Ticket #9309 (closed PLIP: fixed)

Opened 7 years ago

Last modified 6 years ago

Better search for East Asian (multi-byte) languages.

Reported by: terapyon Owned by: terapyon
Priority: minor Milestone: 4.0
Component: Unknown Version:
Keywords: search splitter CJK Cc: terada@…, plip-advisories@…

Description

Summary: Default search mechanism that will incorporate East Asian languages (CJK; Chinese, Japanese and Korean) Plone's out-of-the-box search gives very poor ( unacceptable )results for CJK languages. This low searching quality severely undermines the claim on plone.org that "Plone handles Chinese (and) Japanese." CJK languages have no spaces between words, so an additional algorithm called N-gram split mechanism is required to break text up into words.

Detail: We will extend CMFPlone/UnicodeSplitter.py mdoule. If we need, patch-up ZCTextIndex module. The new spiller mechanism will handle string with Unicode. Languages that uses spaces to split word will be redirected to the good old splitter, and East Asian languages will be redirected to the new N-gram(Bi-gram) splitter, then indexed. For East Asian languages, input of search box will also be split in N-gram and gued to the index.

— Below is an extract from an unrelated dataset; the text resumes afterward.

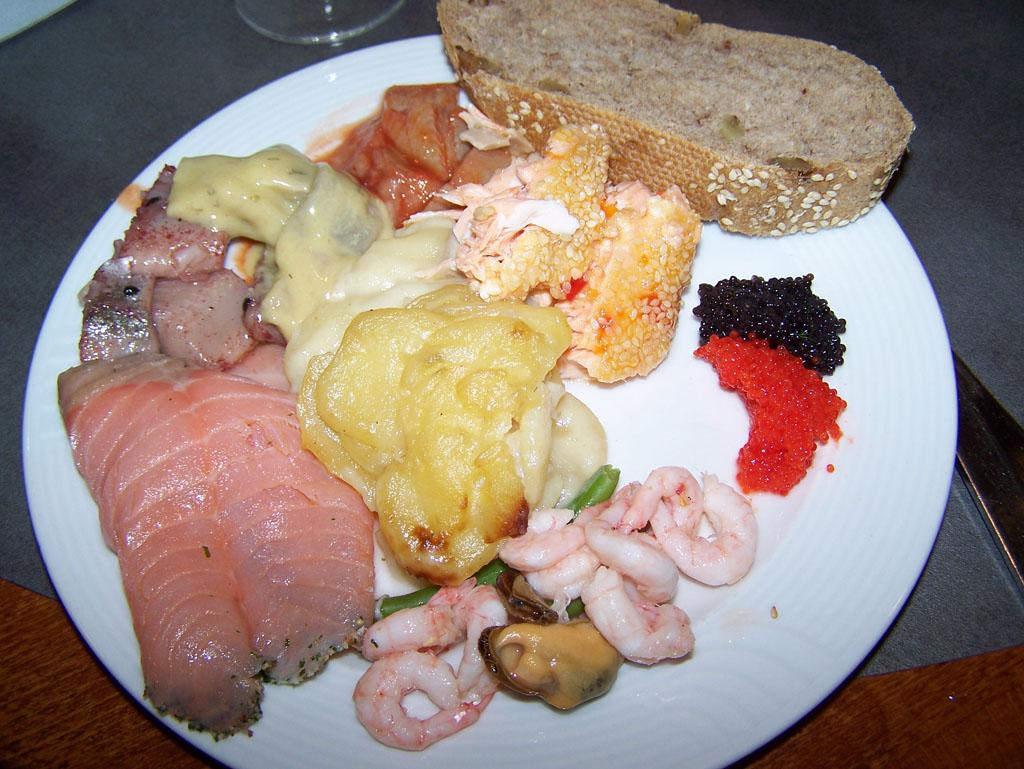 Geen perfect food-plaatje, maar de visliefhebbers zullen snappen dat het buffet fantastisch is.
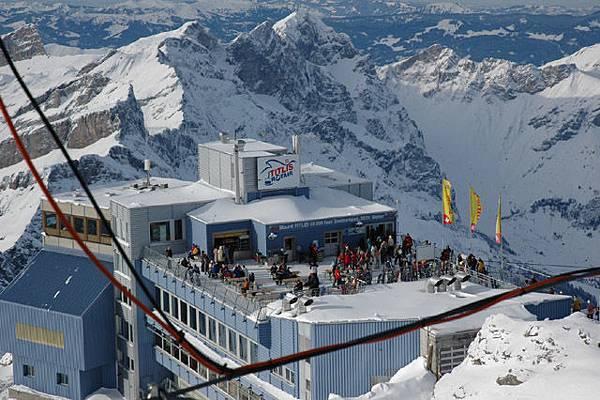 坐落在Titlis山上的餐廳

Plan: Japanese reason commitor group will manage core development process and development team build. We have been working on multi-byte splitter for a while and have core code for our proposal. Our plan indicates a new splitter code will be ready for world wide testing level by September 2009.

Change History

comment:1 Changed 7 years ago by alecm

This is a vitally important task. Are there risks? How is the determination of language made by the splitter? Please provide more detail, if possible.

comment:2 Changed 7 years ago by tyam

This attempt was made in google Summer of code project last year, but it could not get the goal. The development has continued and its under testing and tuning on Plone 3 in Japan. Since the logic will handle the non-CJK characters with current logic, only CJK users will be exposed to the risk of bad indexing and searching. But the current Plone out-of-the-box indexing and searching function does not work well with CJK characters anyway. We want participation from Chinese and Korean speaking community as much as possible, especially for testing. The splitting does not aim the text to the words. Bi-gram splitting aims to make sets(combinations) of two-characters. This combination will be used when the text gets indexed and also when the text gets searched.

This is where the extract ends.